(Stored items)

━━━━━━━━━━━━━━━━━━━━

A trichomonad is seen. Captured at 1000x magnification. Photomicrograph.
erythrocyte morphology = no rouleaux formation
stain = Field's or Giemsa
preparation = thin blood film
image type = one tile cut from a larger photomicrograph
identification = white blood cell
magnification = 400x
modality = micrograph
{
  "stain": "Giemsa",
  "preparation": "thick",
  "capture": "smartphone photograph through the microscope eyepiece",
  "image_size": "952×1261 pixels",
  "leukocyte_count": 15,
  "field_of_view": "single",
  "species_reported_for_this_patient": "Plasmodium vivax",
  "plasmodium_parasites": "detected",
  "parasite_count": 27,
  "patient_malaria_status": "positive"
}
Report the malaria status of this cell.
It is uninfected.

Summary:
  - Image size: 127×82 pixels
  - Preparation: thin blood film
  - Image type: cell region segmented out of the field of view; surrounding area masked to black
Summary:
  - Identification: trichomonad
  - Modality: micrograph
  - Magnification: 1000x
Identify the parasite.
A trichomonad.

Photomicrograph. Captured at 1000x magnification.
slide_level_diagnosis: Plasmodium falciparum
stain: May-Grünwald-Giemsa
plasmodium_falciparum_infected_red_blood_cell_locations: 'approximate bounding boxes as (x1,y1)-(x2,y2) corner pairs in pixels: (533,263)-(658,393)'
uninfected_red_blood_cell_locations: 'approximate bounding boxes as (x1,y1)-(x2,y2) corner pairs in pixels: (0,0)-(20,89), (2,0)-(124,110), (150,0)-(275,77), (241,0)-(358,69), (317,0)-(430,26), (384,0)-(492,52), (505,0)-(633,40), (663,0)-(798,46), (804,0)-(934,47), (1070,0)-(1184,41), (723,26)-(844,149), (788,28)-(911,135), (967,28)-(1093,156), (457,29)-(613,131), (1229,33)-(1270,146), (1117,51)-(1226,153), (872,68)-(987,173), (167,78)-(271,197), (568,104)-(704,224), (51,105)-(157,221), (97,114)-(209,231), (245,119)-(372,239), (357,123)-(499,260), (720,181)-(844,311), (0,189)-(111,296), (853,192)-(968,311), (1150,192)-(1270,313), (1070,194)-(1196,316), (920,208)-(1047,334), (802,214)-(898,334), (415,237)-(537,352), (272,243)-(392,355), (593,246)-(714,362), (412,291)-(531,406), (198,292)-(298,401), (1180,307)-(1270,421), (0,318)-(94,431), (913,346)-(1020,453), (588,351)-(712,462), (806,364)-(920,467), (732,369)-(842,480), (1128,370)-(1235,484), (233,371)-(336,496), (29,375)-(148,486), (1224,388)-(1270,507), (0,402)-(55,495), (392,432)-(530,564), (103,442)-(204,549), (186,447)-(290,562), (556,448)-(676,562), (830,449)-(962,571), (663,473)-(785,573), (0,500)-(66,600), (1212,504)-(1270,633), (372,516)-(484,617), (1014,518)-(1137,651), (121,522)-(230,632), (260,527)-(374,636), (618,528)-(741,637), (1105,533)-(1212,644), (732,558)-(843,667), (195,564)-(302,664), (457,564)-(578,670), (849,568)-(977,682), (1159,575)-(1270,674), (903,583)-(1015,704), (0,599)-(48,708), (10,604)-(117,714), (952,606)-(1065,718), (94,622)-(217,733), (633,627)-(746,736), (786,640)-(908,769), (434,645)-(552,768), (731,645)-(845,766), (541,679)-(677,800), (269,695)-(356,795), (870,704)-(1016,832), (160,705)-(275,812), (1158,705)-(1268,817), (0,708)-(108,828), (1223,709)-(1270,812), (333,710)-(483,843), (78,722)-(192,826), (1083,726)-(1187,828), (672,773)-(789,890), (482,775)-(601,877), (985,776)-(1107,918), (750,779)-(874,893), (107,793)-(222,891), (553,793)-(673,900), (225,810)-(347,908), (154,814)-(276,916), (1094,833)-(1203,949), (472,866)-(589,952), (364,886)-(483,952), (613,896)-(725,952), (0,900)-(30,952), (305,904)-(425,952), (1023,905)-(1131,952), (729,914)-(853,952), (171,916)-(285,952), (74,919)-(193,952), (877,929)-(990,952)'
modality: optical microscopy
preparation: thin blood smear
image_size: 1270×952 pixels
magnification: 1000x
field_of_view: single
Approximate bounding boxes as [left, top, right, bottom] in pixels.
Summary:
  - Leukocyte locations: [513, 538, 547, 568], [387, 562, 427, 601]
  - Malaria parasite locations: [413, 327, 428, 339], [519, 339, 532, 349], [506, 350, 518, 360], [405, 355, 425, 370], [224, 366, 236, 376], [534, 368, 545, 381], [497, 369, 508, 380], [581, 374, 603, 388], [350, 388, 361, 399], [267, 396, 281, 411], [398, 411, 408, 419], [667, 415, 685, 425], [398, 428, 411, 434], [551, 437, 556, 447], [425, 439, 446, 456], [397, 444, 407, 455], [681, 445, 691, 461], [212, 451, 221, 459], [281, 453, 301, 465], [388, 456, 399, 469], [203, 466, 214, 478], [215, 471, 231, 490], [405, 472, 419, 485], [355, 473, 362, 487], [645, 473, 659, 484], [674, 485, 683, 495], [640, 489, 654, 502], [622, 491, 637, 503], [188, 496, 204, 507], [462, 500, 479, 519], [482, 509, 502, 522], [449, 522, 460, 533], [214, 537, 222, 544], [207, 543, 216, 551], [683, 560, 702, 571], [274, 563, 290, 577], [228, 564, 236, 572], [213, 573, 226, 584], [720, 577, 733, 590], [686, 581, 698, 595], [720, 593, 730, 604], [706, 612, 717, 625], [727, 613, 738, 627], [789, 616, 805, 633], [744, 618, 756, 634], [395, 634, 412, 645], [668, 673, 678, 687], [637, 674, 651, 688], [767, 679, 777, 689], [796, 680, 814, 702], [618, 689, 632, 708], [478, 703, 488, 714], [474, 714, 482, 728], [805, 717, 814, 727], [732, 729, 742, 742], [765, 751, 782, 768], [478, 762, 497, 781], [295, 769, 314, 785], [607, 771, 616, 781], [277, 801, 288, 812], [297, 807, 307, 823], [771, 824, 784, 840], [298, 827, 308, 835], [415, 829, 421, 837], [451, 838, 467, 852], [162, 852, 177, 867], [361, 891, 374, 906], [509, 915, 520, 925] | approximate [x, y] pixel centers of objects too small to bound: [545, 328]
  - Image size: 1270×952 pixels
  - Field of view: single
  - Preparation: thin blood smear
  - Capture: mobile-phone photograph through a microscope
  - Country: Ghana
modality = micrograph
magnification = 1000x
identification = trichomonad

━━━━━━━━━━━━━━━━━━━━

**Instructions for the task:**
Both the first line of the data above and the line with "in pixels: (533,263)-(658,393)'" must be included; please return exactly those lines and the ones between them.

**Response to the exercise:**
A trichomonad is seen. Captured at 1000x magnification. Photomicrograph.
erythrocyte morphology = no rouleaux formation
stain = Field's or Giemsa
preparation = thin blood film
image type = one tile cut from a larger photomicrograph
identification = white blood cell
magnification = 400x
modality = micrograph
{
  "stain": "Giemsa",
  "preparation": "thick",
  "capture": "smartphone photograph through the microscope eyepiece",
  "image_size": "952×1261 pixels",
  "leukocyte_count": 15,
  "field_of_view": "single",
  "species_reported_for_this_patient": "Plasmodium vivax",
  "plasmodium_parasites": "detected",
  "parasite_count": 27,
  "patient_malaria_status": "positive"
}
Report the malaria status of this cell.
It is uninfected.

Summary:
  - Image size: 127×82 pixels
  - Preparation: thin blood film
  - Image type: cell region segmented out of the field of view; surrounding area masked to black
Summary:
  - Identification: trichomonad
  - Modality: micrograph
  - Magnification: 1000x
Identify the parasite.
A trichomonad.

Photomicrograph. Captured at 1000x magnification.
slide_level_diagnosis: Plasmodium falciparum
stain: May-Grünwald-Giemsa
plasmodium_falciparum_infected_red_blood_cell_locations: 'approximate bounding boxes as (x1,y1)-(x2,y2) corner pairs in pixels: (533,263)-(658,393)'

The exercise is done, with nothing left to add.